Chapitre 6
Il se sentait bien, dans ce lit douillé sous les chaudes couvertures. Lorsque Walfrid se réveilla, il était dans une maison inconnue. Il se leva brusquement avant de se recoucher à cause de la douleur, ses côtes lui faisaient mal. Il remarqua que des bondages entouraient son torse ainsi que son bras gauche. Confus, il soupira.
La porte s’ouvrit sur Erling dont la tête fut bondée. Il marcha à l’aide d’une béquille, puis, son regard ténébreux rencontra celui de Walfrid. Ils se saluèrent du regard et Erling se coucha sur un lit vide.

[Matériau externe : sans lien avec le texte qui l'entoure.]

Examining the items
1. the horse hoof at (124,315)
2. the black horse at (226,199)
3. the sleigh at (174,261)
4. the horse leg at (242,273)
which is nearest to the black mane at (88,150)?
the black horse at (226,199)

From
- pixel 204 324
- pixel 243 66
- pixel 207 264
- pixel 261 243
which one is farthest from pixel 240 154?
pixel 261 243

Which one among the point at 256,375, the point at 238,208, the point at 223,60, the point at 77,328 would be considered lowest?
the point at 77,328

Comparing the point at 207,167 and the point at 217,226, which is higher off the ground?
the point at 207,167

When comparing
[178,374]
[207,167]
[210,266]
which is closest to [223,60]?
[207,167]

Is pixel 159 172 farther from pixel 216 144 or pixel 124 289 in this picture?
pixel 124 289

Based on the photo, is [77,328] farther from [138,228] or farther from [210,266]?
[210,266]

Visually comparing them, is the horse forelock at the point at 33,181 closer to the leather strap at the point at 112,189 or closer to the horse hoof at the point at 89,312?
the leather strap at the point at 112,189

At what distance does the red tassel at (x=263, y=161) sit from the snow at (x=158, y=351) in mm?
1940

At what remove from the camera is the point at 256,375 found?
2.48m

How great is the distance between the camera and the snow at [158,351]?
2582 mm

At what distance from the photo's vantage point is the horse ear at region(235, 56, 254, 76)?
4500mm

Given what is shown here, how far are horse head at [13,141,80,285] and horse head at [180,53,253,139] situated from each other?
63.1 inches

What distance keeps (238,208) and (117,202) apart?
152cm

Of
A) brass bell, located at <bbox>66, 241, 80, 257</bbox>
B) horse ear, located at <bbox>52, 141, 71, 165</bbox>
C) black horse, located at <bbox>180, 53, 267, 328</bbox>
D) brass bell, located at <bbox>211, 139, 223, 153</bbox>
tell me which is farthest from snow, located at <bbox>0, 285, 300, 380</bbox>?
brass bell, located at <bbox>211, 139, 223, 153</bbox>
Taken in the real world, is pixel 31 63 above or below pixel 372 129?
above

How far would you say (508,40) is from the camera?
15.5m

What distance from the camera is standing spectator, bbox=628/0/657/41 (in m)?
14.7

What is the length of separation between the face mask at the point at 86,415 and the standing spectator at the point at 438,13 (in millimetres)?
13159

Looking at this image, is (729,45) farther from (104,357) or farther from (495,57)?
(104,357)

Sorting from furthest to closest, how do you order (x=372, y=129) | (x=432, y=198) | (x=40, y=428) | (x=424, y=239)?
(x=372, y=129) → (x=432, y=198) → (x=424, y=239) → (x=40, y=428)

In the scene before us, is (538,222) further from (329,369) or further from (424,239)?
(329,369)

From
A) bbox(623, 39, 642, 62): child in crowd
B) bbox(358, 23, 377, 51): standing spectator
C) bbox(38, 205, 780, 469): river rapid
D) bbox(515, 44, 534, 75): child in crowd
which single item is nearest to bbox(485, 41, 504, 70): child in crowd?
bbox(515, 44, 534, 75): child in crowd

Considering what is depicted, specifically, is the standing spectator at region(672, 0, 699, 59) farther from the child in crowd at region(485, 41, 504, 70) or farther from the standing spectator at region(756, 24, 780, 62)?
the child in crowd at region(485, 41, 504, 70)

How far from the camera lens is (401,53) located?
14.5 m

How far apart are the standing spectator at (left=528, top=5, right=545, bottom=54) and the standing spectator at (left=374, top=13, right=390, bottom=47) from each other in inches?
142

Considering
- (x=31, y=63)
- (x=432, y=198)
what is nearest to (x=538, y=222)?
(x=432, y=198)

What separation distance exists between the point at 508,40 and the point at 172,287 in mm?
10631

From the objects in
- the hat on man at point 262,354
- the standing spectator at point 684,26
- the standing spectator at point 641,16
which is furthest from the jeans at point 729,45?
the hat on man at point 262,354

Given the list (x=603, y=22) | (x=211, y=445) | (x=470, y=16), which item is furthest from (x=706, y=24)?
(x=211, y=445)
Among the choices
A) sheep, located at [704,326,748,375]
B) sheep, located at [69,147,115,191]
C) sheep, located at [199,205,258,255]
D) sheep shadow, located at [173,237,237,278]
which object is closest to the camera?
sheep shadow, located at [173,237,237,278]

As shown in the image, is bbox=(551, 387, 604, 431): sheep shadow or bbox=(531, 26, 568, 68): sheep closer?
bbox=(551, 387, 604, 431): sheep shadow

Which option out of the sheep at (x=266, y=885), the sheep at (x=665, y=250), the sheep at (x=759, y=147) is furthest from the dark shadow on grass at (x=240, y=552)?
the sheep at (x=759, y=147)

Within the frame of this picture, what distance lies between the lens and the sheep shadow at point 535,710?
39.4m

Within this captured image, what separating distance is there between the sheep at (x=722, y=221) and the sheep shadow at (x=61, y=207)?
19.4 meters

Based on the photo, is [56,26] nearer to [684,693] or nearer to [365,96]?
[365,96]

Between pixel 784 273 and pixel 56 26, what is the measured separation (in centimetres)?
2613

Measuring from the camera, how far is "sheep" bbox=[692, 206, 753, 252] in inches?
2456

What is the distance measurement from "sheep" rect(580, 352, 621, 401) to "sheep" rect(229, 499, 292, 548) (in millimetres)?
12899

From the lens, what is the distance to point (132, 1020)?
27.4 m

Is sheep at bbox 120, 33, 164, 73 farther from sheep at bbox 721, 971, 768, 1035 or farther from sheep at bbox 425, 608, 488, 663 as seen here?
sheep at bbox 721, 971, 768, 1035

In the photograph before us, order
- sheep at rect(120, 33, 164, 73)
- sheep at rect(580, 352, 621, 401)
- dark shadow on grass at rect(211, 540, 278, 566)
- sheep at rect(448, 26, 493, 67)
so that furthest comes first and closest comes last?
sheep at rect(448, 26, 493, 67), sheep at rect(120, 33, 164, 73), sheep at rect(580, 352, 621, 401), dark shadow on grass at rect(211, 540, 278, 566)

« Où sommes-nous ? Demanda le brun après un long silence.
-De l’autre côté du portail.
-Nous avons réussi ? S’étonna Walfrid en se levant rapidement, provoquant une autre douleur au niveau de son abdomen.
-Visiblement. »
Erling tourna de l’autre côté, signe qu’il n’était pas d’humeur bavarde. Walfrid grimaça, il se leva doucement et quitta la maison.
Le ténébreux se redressa et plongea son regard vers la porte fermée. Il avala sa salive avant de ressasser les évènements produits il y a quelques jours. Ils avaient été électrocutés par le Gardien et perdus connaissances. Lorsqu’Erling s’était réveillé, une ombre immonde s’emparait d’Ansfrid dont l’œil droit avait subitement changé. La suite était juste un cauchemar : les cris de la bête, le sourire du brun et ses yeux qui n’exprimaient qu’une seule envie. Tuer. A cette pensée, il trembla.

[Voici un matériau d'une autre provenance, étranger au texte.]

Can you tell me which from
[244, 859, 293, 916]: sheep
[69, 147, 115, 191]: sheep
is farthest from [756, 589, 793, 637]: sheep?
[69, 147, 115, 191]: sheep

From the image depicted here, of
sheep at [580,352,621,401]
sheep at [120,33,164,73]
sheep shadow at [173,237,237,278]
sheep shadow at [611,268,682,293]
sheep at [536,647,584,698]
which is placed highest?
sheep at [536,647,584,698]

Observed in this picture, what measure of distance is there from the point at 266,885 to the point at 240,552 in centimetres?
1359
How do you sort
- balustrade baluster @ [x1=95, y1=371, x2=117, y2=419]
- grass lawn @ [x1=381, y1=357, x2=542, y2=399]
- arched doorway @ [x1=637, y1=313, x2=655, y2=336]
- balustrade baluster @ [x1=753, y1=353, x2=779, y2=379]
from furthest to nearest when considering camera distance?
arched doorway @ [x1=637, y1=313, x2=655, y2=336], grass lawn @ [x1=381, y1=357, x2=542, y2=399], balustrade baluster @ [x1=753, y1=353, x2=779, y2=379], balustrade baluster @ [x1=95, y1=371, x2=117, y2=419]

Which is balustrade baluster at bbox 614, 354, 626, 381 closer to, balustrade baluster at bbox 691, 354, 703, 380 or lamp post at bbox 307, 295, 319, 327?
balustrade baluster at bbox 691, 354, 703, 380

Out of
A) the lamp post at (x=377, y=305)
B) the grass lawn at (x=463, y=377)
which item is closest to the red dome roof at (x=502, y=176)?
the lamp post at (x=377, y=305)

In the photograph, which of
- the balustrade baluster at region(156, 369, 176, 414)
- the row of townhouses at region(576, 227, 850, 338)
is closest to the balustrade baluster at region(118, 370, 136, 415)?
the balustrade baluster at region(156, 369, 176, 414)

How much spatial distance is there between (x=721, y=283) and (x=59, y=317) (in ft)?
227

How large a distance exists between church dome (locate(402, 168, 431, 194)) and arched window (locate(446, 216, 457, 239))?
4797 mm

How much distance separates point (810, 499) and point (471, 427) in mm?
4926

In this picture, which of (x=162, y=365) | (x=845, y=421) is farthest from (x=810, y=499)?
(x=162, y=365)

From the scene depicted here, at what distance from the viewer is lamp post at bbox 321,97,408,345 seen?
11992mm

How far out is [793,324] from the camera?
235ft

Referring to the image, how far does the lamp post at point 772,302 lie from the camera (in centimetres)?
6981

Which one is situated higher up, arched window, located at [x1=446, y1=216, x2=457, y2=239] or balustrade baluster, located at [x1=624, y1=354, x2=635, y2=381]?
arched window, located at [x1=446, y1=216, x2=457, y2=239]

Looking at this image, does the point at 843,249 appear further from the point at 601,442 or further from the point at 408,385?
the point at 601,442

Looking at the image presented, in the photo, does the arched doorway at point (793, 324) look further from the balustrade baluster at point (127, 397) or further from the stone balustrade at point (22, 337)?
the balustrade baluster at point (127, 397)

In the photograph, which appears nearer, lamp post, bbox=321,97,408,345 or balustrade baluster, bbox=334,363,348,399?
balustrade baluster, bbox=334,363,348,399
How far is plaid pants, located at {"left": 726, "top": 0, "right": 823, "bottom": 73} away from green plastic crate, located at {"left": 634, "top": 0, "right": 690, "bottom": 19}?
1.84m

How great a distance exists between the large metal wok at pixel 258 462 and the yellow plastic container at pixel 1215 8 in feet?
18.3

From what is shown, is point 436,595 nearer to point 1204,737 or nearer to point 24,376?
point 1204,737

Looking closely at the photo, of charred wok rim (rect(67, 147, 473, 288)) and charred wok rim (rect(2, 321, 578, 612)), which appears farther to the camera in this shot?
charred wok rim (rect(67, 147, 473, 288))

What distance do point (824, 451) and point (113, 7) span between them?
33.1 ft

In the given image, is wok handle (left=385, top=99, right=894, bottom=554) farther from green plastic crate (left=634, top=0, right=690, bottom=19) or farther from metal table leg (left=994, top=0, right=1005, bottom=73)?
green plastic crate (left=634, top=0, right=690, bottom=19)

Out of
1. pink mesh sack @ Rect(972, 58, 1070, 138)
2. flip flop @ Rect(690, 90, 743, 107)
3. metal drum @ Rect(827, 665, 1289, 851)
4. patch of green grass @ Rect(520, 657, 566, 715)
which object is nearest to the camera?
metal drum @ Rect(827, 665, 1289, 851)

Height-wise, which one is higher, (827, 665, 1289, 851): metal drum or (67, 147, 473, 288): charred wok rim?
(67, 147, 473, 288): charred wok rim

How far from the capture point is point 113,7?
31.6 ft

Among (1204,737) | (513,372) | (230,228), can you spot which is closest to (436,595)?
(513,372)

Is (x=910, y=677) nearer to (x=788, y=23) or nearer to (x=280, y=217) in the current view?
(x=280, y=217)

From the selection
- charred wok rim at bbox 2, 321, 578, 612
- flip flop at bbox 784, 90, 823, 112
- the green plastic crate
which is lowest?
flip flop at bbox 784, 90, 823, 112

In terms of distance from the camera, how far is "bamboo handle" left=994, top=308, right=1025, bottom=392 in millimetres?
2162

Ca ne ressemblait en rien à leur village. C’était une grande ville dont les maisons étaient faites de briques et de béton. De sorte de machines transportaient les habitants au bout d’une rue à un autre. Les enfants jouaient avec des gadgets étranges et les femmes portaient des robes plus au moins sophistiquées, contrairement à celles de son village. Les magasins s’ouvraient grâce à une espèce de rideau métallique.
Walfrid en resta bouche bée.
« Enfin réveillé.
-Wil ! S’exclama le brun, il prit son frère dans ses bras. Tu vas bien…
-Tu m’étouffes ! Et oui, étrangement, je suis le moins blessé que vous.
-Comment ça se fait ?
-Je n’en ai pas la moindre idée. Dit-il en haussant les épaules.
-Wil, tes cheveux…
-Ahaha, tu viens seulement de remarquer. Je les ai coupés parce qu’ils m’obligeaient à rester à l’intérieur croyant que c’était toi.»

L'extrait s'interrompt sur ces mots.